Mesmo que tal quarentena pudesse ser aplicada, Anás aponta que não faria necessariamente muito para impedir que o COVID-19 deixasse pessoas doentes e ceifasse vidas. "Colocar um estado inteiro em quarentena seria visto como (1) inútil como medida de prevenção agora que o vírus está em todos os 50 estados; e (2) arbitrário, pois não se baseia em nenhuma lógica ou prática de saúde pública."

O chef Jose Andres de Washington, DC está convertendo seu restaurante Zaytina em um restaurante para viagem. Andres usará o resto de suas cozinhas de restaurantes em DC como cozinhas comunitárias para a World Central Kitchen para alimentar os famintos durante a crise do coronavírus.

O fechamento das fronteiras estaduais seria eficaz?

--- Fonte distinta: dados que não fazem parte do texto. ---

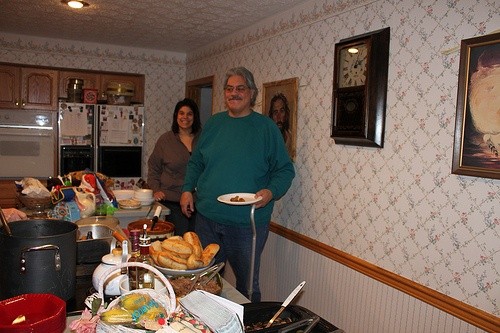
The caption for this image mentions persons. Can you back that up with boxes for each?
[0,208,29,226]
[180,67,297,302]
[147,98,202,235]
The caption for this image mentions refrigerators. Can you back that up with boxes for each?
[56,101,145,184]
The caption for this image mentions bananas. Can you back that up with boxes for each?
[100,293,163,329]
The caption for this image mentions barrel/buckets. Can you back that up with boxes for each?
[0,219,79,304]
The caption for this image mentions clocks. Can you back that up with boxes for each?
[330,26,390,148]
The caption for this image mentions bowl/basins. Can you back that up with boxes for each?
[92,248,147,295]
[112,188,155,205]
[128,218,175,243]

Mas um especialista jurídico acredita que, se o governo Trump tomar medidas para restringir as viagens entre os estados, isso poderá prevalecer nos tribunais. O argumento legal contra esse cordon sanitaire "se resumiu à falta de necessidade e disponibilidade de meios menos restritivos" , afirma Scott Burris , professor e diretor do Centro de Pesquisa em Direito de Saúde Pública da Escola de Direito Beasley da Temple University, via o email.

No entanto, "dada a forma como isso se espalhou até agora, e os argumentos para suprimir o pico e espalhar os casos por mais tempo, não vejo nenhum tribunal dizendo que essas ordens violam direitos constitucionais com base nisso".

“Não há nada na Constituição que trate explicitamente dessa situação”, argumenta Burris. "Todos os direitos estão sujeitos a restrições quando for razoável e necessário para evitar danos e proteger a segurança e a ordem públicas. A verdadeira questão, então, é se uma determinada ordem é de fato uma forma razoável e necessária de prevenir um risco significativo de dano. as autoridades de saúde podem apresentar um argumento confiável de que a medida é necessária, eles têm autoridade para agir ”. E embora os oponentes possam processar para tentar impedir o bloqueio na fronteira, "os tribunais não estão interessados ​​em intervir e substituir seu julgamento por funcionários de saúde", então haverá deferência.

“Quando se trata da Constituição e do que realmente importa, continuo a bater o tambor de segunda ordem da desigualdade nos efeitos e nas necessidades das pessoas sujeitas à ordem”, diz Burris. “Eu diria que a verdadeira questão constitucional aqui reside no devido processo legal substantivo e na obrigação social de limitar os danos causados ​​por medidas coletivas de proteção. Pessoas de posses modestas que vivem de salário em salário em empregos de serviço estão em risco extraordinário. Esta semana todos é ser um bom soldado, mas a dor vai piorar rapidamente. "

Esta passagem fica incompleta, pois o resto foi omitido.